Virtual filesystem: OverlayFS and copy-on-write

Illustration of a union filesystem and copy-on-write.

Low-level view of a container engine

Low-level components and interface of a container engine.
  • Most features that make a container, come from the Linux kernel!

Demo: namespaces and cgroups

  • Spawn a new process in namespaces
  • Put a process in control groups
    • Set limit and monitor resource usage
  • Using the virtual filesystem interface
    • There are also syscalls
Linux logo.

Containers for the cloud

  1. Application architecture in the cloud
  2. Micro-services
  3. Orchestration

Cloud application architecture

  • Historic pattern: monolithic application
    • All components are ad-hoc, tightly coupled
  • Unfit for the cloud
    • Must manage all components at once for scalability, deployment, service quality
    • Hard to reconfigure
  • New paradigm enabled by containers: micro-services

Micro-services

❌ Monolithic container.
✅ Composition of containers.
  • Components as processes
    • Manual interfacing
      • Need in-container PID 1 (service manager) to run multiple processes
    • Cons of monolithic apps (see previous slide)
  • Components as containers
    • Maximum reuse of images
    • High flexibility, clean configuration and interfacing
    • Fine-grained scalability

Networking for micro-services

  • Configuration of networking by the container runtime
    • Dedicated links between component containers
    • Controlled link to the outside world
  • Network drivers:
    • Host: expose host network devices to the container (no isolation)
    • Bridge: local virtual network
      • May be exposed to the outside world via virtual routing
    • Overlay: inter-host inter-container network
    • None: no networking at all

Networking for micro-services: illustrations

Host.
Bridge.
Overlay.

Orchestration

  • Composition: build applications as micro-services
    • Roughly: manage multiple containers as one application
    • Example: Docker Compose
  • Orchestration: manage micro-services
    • Deployment
    • Distribution
    • Replication
    • Load-balancing
    • Availability
    • Rolling updates
  • Orchestration exposes higher-level interfaces to the features of composition
    • In the end, the orchestrator is the user front-end
  • Examples: Kubernetes, Docker Swarm
  • Abstraction of management unit: the pod

Orchestration: scheduling

  • Manual criteria: filters
    • Handle host heterogeneity
      • Settings of container runtime, host OS…
    • Container affinity: force placement for resource access
      • Image availability, volume placement, other container…
  • Strategies for deployment on physical hosts
    • Spread: balance load over hosts
    • Binpack: colocate as much as possible
  • Handle colocation of tightly-coupled containers: pods
    • Containers in a pod share the same network namespace and same volumes
    • Pod = service container + helper (sidecar) containers (logging, interfacing…)

Orchestration of pods

Application architecture with pods.

Demo: Kubernetes

  • Create and use a pod
  • Create and use a deployment
    • Scalability
    • Roll-out
Kubernetes logo.

Kubernetes application: example of deployment.yaml

kind: Deployment
# [...]
spec:
  # Scalability: set number of replicas.
  replicas: 3
  selector:
    matchLabels:
      app: simpleserver
  template:
    metadata:
      labels:
        app: simpleserver
    spec:
      # Pod: composition of containers.
      containers:
      - name: pythonserver
        image: python:simpleserver
        resources:
          requests:
            cpu: 0.5
        ports:
        - containerPort: 8080

Operating system-level virtualization

  • Virtualize the OS instead of the hardware
    • Containers: simpler, lighter, faster
      • Not safer!
  • Based on the Linux kernel (LinuX Containers, LXC): namespaces, cgroups, etc.
    • Container engines wrap those features and deliver unified specifications
    • Container runtimes bring usability, networking, development processes…
  • Enabling new cloud-native application architecture: micro-services
    • Compositions of containers managed by orchestrators

▶ **Material provided**:
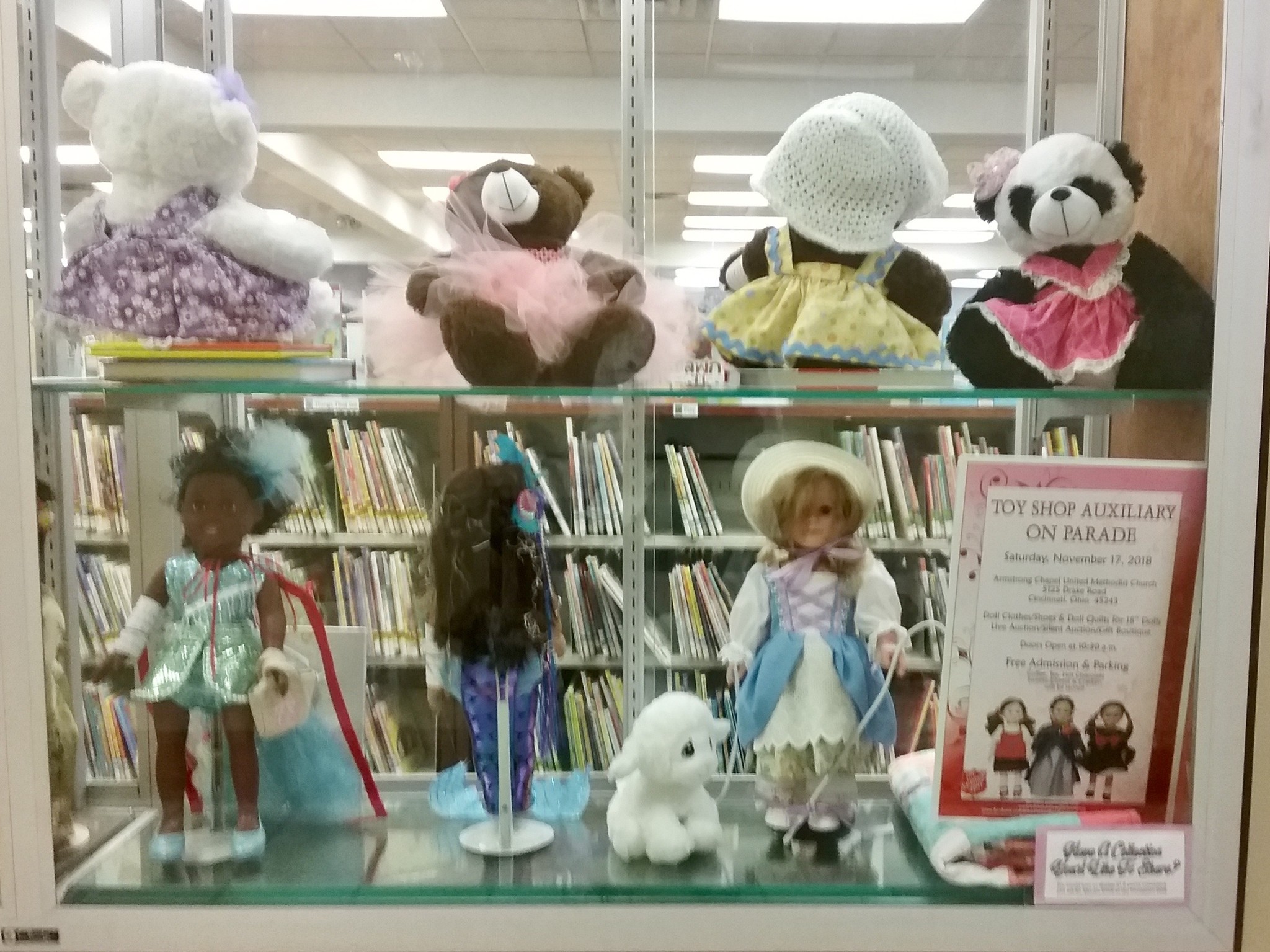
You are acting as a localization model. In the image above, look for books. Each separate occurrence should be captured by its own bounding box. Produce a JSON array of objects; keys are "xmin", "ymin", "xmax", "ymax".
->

==

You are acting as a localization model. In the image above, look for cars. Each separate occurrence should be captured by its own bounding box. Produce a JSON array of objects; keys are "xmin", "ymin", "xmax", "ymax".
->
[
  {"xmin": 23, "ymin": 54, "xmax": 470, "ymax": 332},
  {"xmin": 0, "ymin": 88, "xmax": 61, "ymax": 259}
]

--

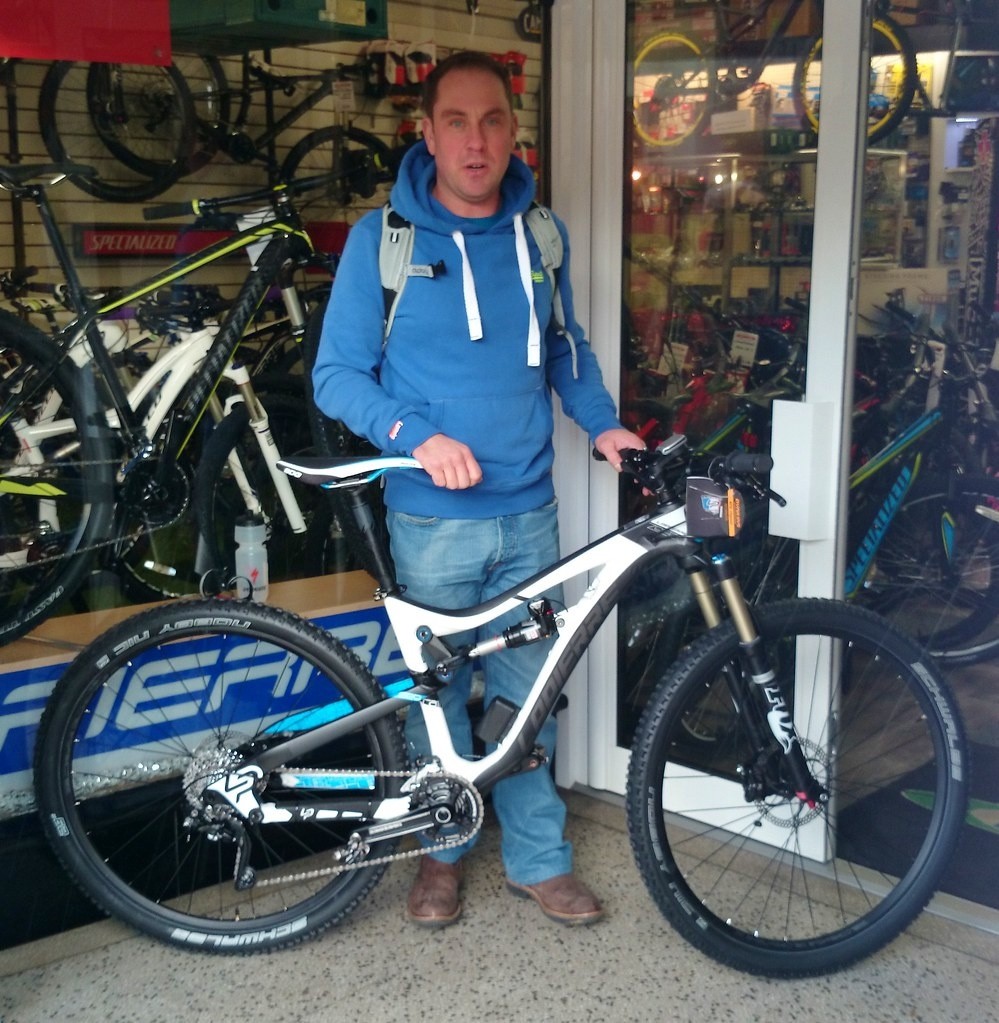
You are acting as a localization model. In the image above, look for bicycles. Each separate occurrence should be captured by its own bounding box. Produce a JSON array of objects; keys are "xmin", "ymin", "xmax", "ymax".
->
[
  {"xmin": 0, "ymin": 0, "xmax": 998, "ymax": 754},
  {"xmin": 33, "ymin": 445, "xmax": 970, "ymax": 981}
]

▶ **Problem details**:
Rewrite everything from "Orchestration of pods" down to "Kubernetes logo." in the text on containers, swapping "Create and use" for "Set up and test" wherever it appears.

▶ **Your solution**:
Orchestration of pods

Application architecture with pods.

Demo: Kubernetes

  • Set up and test a pod
  • Set up and test a deployment
    • Scalability
    • Roll-out
Kubernetes logo.